Fonte —
* * *

Verissimo e a conspiração da Flip

Leia o texto na íntegra que o jornalista e escritor Luis Fernando Verissimo falou nesta quarta-feira, 4 de julho de 2012, abrindo a 10ª edição da Flip – Festa Literária Internacional de Paraty.

“Há exatamente quatro anos eu fui convidado pela Flip para apresentar e entrevistar o dramaturgo inglês Tom Stoppard. Apesar do meu pavor de enfrentar o monstro, que é como eu chamo, carinhosamente, a plateia, qualquer plateia, me enchi de coragem, coloquei um Isordil preventivo embaixo da língua e subi no palco com o Tom Stoppard. E minhas primeiras palavras foram: “ É um grande prazer estar de volta aqui na CLIP”

Na hora, não me ocorreu nenhuma maneira de consertar meu erro. E vocês começam a entender por que fui o escolhido para fazer essa apresentação na décima Flip. Em primeiro lugar, queriam alguém que falasse pouco e não atrasasse a festa. Em segundo lugar, desconfio que quatro anos depois, a Flip quis, generosamente, me dar outra oportunidade de me redimir do vexame de ter trocado o F pelo C. Tive quatro anos para pensar numa explicação para minha gafe. Que, sem esta oportunidade, me perseguiria, inexplicada, até o túmulo.

* * *

Objetivo proposto —
Retome o discurso de Verissimo na abertura da Flip logo após a última frase e continue-o.

* * *

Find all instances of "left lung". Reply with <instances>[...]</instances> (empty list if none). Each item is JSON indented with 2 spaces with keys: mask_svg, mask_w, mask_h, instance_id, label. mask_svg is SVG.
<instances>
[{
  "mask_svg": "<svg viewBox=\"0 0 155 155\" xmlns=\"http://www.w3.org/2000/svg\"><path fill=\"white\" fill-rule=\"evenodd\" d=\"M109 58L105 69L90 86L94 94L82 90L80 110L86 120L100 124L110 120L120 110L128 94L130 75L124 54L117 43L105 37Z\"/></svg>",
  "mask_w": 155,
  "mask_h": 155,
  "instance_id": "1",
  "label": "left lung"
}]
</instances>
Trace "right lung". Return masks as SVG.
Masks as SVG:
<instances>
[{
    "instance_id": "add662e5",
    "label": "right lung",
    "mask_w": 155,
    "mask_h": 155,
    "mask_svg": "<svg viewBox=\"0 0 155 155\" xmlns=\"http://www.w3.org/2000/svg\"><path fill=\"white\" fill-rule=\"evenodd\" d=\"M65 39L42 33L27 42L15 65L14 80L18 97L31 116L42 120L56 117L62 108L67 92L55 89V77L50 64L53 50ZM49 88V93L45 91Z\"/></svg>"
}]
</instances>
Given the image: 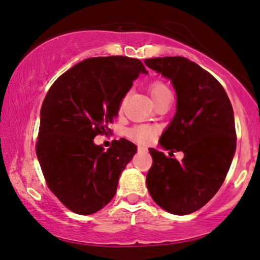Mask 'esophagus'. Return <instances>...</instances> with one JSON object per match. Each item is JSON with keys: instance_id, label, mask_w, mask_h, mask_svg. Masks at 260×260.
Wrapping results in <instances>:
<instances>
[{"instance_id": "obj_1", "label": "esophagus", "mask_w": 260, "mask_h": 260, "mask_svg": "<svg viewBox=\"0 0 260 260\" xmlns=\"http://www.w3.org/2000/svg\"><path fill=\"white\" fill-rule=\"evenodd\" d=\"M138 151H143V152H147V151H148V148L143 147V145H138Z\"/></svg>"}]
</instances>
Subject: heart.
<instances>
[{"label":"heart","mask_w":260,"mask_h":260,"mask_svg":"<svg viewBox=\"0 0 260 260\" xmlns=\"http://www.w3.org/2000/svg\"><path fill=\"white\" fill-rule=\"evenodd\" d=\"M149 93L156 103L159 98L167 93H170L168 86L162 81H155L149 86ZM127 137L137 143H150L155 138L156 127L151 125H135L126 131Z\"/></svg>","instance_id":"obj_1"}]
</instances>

* * *

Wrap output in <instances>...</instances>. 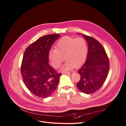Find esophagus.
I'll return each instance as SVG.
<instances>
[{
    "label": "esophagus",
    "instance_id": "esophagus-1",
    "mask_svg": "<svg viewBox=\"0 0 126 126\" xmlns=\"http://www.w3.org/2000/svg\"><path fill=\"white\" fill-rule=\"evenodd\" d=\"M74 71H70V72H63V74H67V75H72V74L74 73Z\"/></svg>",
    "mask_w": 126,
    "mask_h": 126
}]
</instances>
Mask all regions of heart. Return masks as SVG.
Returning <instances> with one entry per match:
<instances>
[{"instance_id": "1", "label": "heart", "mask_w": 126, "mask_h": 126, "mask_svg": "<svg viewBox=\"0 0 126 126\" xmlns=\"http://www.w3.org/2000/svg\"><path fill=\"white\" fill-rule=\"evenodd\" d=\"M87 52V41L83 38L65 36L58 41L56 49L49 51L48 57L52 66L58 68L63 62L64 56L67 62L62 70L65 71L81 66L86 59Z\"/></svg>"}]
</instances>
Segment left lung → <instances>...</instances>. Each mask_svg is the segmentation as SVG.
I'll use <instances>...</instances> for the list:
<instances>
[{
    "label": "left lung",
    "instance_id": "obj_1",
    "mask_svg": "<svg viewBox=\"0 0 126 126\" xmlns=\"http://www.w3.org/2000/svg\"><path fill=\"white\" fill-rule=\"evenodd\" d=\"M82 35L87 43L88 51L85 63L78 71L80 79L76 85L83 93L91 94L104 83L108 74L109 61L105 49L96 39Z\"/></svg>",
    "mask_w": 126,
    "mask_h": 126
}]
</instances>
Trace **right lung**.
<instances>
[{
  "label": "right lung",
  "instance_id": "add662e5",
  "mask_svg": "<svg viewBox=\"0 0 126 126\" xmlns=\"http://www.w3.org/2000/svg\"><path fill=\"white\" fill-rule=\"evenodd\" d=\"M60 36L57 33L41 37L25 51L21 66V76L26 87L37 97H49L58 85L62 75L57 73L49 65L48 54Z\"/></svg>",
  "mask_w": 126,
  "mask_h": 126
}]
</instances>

* * *

Resposta da tarefa —
E depois de pensar durante quatro anos decidi adotar uma máxima muito usada no futebol e por políticos  sob investigação, segundo a qual a melhor defesa é o ataque. Minha explicação para a gafe é que não foi uma gafe. Troquei o F pelo C conscientemente, confiando que a plateia entenderia minha sutileza. Quem errou foi a plateia, que não me entendeu.

Com o C eu quis dizer que o que acontece aqui em Paraty todos os anos é uma conspiração. Há dez anos Calder e cúmplices conspiram para nos deixar todos mais inteligentes. O que acontece aqui é um conluio de idéias, um convênio de cérebros, uma convergência de tipos e talentos, uma catarata de conceitos e cantares, um carrossel de criações e catarses e contestações e casos e catequeses.

Meu C também aludia ao fato de grande parte do charme e do brilho do evento acontecer nas mesas dos bares e restaurantes em Paraty. Também era um C de comilança, de convescote e de conversa noite a dentro.

O caráter internacional do evento resulta num vibrante embate de línguas mediado por intérpretes atarefados, em que no fim todos se entendem, ou se desentendem magnificamente.  Meu C também era de cacofonia, maravilha cacofonia.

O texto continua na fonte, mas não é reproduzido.